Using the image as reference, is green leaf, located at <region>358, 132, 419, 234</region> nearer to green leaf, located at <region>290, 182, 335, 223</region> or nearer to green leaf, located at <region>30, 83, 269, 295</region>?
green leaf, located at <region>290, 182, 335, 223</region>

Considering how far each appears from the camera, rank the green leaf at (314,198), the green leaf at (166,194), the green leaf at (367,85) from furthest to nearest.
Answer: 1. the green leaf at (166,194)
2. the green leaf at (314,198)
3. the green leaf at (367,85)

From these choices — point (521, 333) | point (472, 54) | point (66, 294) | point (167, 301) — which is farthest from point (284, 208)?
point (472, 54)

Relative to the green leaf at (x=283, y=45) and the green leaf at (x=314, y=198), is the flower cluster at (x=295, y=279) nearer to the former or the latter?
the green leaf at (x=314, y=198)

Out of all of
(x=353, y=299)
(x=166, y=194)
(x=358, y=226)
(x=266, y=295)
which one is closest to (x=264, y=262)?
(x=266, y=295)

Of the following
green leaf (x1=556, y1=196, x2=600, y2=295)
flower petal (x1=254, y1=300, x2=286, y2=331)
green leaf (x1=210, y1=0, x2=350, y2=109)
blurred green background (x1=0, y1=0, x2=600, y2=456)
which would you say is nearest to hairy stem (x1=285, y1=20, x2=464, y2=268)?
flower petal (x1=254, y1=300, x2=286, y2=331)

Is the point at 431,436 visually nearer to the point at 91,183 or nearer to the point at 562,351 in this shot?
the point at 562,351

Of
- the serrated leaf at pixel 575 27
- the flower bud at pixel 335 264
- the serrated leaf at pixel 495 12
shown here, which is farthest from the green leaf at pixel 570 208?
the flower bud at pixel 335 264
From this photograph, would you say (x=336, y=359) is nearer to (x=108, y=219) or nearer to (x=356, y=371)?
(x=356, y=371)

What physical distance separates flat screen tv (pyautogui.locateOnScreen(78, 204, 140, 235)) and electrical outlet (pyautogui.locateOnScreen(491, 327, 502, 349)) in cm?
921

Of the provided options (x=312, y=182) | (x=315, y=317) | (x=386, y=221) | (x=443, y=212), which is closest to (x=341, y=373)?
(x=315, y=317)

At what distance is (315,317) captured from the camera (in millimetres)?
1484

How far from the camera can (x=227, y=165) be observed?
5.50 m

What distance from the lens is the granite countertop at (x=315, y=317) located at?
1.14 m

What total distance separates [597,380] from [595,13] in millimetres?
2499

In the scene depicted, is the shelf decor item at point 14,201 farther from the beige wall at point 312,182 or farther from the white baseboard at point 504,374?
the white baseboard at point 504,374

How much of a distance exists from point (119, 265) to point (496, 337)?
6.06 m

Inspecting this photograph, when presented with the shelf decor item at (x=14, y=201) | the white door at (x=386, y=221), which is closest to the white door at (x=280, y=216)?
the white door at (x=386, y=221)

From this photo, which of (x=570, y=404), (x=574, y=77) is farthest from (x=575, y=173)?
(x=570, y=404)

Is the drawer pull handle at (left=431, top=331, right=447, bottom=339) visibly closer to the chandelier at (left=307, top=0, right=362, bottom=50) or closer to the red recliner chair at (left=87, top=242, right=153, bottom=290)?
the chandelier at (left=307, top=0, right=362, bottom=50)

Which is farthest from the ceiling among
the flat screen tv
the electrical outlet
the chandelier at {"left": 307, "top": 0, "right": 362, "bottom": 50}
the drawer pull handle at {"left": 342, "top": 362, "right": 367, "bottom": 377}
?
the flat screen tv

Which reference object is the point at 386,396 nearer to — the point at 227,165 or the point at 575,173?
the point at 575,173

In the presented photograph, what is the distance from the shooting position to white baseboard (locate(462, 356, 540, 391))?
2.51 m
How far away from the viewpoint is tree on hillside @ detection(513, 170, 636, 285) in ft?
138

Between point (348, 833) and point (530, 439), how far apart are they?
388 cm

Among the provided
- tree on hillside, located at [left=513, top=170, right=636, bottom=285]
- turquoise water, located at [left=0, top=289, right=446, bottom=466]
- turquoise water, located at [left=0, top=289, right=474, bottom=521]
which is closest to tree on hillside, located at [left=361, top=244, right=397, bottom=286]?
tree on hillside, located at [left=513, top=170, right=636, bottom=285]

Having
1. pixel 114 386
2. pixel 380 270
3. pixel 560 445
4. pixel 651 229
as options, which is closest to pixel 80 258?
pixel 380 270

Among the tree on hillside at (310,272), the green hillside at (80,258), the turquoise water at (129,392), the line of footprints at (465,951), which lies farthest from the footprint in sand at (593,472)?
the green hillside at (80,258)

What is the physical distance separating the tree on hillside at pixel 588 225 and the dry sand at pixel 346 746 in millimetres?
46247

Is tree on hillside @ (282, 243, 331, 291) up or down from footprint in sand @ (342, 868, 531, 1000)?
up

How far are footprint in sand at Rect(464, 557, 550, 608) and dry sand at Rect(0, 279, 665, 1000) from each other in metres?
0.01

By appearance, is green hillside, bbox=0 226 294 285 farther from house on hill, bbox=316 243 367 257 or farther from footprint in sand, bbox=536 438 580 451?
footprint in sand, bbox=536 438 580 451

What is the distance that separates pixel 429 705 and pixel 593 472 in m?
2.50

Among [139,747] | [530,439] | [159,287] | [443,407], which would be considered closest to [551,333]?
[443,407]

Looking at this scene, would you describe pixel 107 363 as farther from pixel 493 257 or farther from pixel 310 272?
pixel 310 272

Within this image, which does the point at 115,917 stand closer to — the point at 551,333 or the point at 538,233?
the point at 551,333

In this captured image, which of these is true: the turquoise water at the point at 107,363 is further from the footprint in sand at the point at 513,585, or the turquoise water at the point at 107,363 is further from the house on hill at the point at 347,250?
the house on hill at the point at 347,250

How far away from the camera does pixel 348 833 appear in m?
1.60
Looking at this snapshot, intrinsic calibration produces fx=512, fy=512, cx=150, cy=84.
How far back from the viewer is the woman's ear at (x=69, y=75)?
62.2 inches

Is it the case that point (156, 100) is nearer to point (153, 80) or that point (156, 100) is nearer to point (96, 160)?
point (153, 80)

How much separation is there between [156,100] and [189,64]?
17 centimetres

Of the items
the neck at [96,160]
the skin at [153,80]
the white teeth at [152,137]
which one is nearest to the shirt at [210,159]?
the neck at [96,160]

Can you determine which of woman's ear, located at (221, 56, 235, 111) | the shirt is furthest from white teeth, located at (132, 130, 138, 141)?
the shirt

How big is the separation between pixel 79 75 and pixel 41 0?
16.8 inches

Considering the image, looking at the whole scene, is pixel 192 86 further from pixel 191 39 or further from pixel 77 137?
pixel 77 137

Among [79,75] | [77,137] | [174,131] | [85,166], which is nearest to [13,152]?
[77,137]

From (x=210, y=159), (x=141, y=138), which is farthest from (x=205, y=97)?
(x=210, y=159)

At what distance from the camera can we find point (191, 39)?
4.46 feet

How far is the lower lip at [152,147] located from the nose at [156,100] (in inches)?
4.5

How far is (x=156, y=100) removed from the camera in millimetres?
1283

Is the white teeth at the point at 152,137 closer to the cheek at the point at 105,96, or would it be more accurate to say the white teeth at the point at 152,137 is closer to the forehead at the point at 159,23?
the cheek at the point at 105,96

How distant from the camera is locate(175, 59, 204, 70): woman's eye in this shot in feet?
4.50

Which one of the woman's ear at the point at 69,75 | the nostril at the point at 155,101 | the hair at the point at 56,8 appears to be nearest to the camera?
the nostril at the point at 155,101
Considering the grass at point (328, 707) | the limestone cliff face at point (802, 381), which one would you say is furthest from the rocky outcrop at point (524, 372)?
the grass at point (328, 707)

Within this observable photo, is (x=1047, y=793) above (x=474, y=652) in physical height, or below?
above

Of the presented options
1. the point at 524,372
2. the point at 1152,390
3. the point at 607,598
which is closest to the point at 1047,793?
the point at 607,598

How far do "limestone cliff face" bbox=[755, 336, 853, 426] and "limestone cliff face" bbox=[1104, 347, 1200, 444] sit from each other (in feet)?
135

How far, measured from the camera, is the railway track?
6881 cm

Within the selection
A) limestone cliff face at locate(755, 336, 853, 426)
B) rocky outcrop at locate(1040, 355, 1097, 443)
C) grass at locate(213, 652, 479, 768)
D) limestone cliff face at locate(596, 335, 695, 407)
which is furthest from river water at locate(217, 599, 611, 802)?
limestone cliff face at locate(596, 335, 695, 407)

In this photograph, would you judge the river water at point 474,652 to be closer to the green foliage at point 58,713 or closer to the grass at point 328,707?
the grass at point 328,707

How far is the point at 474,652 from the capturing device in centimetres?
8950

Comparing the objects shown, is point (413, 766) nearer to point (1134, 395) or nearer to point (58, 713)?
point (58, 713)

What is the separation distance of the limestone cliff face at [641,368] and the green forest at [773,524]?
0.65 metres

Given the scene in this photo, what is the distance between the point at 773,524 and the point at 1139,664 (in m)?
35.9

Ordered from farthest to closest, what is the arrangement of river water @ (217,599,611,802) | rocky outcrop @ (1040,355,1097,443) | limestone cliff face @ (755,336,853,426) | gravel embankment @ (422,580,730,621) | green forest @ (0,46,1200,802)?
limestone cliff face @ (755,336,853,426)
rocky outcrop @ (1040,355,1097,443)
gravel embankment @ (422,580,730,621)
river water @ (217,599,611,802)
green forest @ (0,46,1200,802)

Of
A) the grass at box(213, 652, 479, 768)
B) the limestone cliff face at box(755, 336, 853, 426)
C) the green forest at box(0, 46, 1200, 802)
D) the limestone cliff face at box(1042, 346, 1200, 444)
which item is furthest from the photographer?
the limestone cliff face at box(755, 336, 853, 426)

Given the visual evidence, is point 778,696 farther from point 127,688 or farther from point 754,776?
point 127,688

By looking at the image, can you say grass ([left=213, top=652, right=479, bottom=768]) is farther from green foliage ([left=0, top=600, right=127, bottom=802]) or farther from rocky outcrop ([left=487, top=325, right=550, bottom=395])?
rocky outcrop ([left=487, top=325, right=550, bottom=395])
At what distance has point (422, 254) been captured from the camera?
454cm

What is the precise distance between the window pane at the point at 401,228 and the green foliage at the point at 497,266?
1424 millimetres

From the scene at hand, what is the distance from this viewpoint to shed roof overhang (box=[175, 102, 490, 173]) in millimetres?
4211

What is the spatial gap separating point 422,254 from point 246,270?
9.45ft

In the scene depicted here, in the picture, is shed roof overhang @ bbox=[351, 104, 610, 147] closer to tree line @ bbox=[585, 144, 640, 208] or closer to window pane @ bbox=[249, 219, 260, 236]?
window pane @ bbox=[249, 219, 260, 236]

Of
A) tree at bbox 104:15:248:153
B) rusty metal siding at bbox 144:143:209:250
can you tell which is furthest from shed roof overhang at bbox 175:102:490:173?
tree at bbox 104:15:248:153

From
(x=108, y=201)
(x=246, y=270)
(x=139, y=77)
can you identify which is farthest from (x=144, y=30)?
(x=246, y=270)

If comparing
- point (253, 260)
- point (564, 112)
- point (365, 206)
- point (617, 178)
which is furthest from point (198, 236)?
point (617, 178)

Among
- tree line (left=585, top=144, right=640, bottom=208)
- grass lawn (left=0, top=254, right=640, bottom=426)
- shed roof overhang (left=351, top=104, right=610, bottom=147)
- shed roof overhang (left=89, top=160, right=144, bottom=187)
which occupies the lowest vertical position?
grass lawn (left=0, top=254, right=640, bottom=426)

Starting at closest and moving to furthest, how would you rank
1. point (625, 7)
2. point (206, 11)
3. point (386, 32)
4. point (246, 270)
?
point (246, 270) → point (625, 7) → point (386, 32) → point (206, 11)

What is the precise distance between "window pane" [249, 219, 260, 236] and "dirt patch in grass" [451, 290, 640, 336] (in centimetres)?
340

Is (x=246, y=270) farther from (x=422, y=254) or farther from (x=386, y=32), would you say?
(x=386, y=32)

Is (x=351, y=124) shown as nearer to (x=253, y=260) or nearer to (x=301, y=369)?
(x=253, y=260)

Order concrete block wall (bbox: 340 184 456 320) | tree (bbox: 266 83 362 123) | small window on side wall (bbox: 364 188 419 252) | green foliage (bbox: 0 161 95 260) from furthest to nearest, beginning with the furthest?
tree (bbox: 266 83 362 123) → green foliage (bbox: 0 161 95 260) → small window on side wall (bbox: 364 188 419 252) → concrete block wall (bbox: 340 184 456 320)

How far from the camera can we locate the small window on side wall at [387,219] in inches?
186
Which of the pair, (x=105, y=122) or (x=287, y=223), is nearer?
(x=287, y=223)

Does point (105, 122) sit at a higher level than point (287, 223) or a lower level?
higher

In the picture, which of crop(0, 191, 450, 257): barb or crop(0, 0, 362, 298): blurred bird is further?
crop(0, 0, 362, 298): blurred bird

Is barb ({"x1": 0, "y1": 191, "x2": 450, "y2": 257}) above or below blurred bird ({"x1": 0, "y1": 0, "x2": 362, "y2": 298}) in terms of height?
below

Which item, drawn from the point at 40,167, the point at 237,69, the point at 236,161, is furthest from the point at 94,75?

++++++++++

▸ **Description of the task**:
Rewrite the material from the line containing "If comparing" through the line containing "point (246, 270) →", inclusive, swapping "shed roof overhang" for "shed eave" and leaving everything else unchanged.

▸ **Complete response**:
If comparing
- point (253, 260)
- point (564, 112)
- point (365, 206)
- point (617, 178)
which is furthest from point (198, 236)?
point (617, 178)

Among
- tree line (left=585, top=144, right=640, bottom=208)
- grass lawn (left=0, top=254, right=640, bottom=426)
- shed eave (left=351, top=104, right=610, bottom=147)
- shed eave (left=89, top=160, right=144, bottom=187)
which occupies the lowest vertical position?
grass lawn (left=0, top=254, right=640, bottom=426)

Starting at closest and moving to furthest, how would you rank
1. point (625, 7)
2. point (206, 11)
3. point (386, 32)
4. point (246, 270)
?
point (246, 270) → point (625, 7) → point (386, 32) → point (206, 11)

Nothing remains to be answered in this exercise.